The Performance Impact To AMD Zen 2 Compiler Tuning On GCC 9 + Znver2
One of the areas that I always have "fun" benchmarking for new CPU launches is looking at the compiler performance. Following the recent Ryzen 3000 series launch I carried out some initial benchmarks looking at the current Zen 2 performance using the newest GCC 9 stable series with its "znver2" optimizations. Here is a look at how the Znver2 optimizations work out when running some benchmarks on the optimized binaries with a Ryzen 9 3900X running Ubuntu 18.04 LTS.
AMD developers introduced the initial Znver2 support into the GNU Compiler Collection last November and thus is part of the GCC 9 stable release that debuted in May. This was their initial cut support for the updated Zen microarchitecture but sadly hasn't seen any enhancements since that initial commit. The Znver2 target does bring some alterations to the cost tables and enables the CLWB / RDPID / WBNOINVD instructions. But as we found out during the Ryzen 3000 briefings, there are more instructions new to Zen 2 besides those like RDPRU, so unfortunately this support while appreciated isn't yet fully complete and likely missing various optimizations considering there haven't been any updates since November. Sadly any improvements made now to their GCC Znver2 support won't see users until the GCC 10 release in Q2'2020 and thus not making it into the likes of Ubuntu 20.04 LTS and other distributions.
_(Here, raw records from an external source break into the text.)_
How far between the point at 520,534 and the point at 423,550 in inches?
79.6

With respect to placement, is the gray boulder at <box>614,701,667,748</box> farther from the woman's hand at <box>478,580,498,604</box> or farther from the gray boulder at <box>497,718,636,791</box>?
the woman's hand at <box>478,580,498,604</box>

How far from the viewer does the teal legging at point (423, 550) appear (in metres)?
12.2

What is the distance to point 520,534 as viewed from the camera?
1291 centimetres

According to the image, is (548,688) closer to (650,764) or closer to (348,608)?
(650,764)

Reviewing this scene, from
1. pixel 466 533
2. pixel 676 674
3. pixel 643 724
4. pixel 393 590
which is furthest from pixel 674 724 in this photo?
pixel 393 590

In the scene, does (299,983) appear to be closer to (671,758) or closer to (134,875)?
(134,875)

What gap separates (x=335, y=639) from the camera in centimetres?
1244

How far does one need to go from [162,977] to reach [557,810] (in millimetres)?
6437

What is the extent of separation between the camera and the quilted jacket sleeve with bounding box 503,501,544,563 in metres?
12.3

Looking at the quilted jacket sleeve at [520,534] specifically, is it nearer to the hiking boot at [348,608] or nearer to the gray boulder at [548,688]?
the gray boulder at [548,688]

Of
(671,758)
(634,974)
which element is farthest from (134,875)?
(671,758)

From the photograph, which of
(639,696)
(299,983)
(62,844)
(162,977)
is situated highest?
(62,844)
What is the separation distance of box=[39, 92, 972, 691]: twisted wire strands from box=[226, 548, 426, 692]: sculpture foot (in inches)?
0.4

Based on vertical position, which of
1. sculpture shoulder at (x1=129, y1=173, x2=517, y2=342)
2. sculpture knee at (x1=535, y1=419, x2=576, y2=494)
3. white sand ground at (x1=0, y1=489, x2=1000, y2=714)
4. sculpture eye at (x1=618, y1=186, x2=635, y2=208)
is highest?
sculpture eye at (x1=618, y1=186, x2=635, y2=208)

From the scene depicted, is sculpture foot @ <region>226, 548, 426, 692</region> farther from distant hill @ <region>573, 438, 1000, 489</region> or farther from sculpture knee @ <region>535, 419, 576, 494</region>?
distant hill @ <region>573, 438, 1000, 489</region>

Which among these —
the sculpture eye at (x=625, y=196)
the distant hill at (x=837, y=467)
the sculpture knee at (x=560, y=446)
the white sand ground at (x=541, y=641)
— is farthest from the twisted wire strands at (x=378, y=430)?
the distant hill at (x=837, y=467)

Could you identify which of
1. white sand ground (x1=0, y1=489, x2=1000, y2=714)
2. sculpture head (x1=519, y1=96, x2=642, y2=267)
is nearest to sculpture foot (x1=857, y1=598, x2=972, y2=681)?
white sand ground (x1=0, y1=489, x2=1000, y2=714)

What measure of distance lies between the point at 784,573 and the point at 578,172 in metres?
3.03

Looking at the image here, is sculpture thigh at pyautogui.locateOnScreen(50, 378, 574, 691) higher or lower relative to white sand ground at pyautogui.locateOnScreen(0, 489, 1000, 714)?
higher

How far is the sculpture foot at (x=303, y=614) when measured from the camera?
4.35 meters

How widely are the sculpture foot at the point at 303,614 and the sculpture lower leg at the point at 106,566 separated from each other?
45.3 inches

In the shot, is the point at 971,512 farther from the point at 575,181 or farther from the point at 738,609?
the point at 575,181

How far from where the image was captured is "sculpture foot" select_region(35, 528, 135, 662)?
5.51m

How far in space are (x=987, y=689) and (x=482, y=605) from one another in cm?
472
This is certainly an area where Intel has been more punctual than AMD in getting out compiler support to GCC (and LLVM Clang) in new microarchitectures often years in advance (even ignoring manufacturing delays). Having their new (and well tuned) microarchitecture support out in new compiler releases well in advance ensures that the support makes it into the annual feature releases of the GCC compiler and out far enough that those new compiler releases get picked up by the tier-one Linux distributions, thus allowing the new microarchitecture targets to be found out-of-the-box in the operating systems at the time of launch. In the case of the Znver2 support with GCC 9, the new compiler has rolled out to Fedora 30 and various rolling-release distributions while Ubuntu users notably won't see this as the default compiler until October with Ubuntu 19.10 and then carried forward to Ubuntu 20.04 LTS sticking to GCC 9. AMD has been more cautious in sending out their compiler support early as not to reveal too many microarchitecture details.
For those having GCC 9 already as their default system compiler or manually upgrading GCC otherwise, here is a look at the current Znver2 performance changes to expect when compiling performance-sensitive binaries with Znver2 compared to Znver1 and also the generic x86-64 target. These different march targets were tested along with "-O3" as the CFLAGS/CXXFLAGS during benchmarking.
Again, all tests were done on the same Ryzen 9 3900X setup and various C/C++ benchmarks via the Phoronix Test Suite.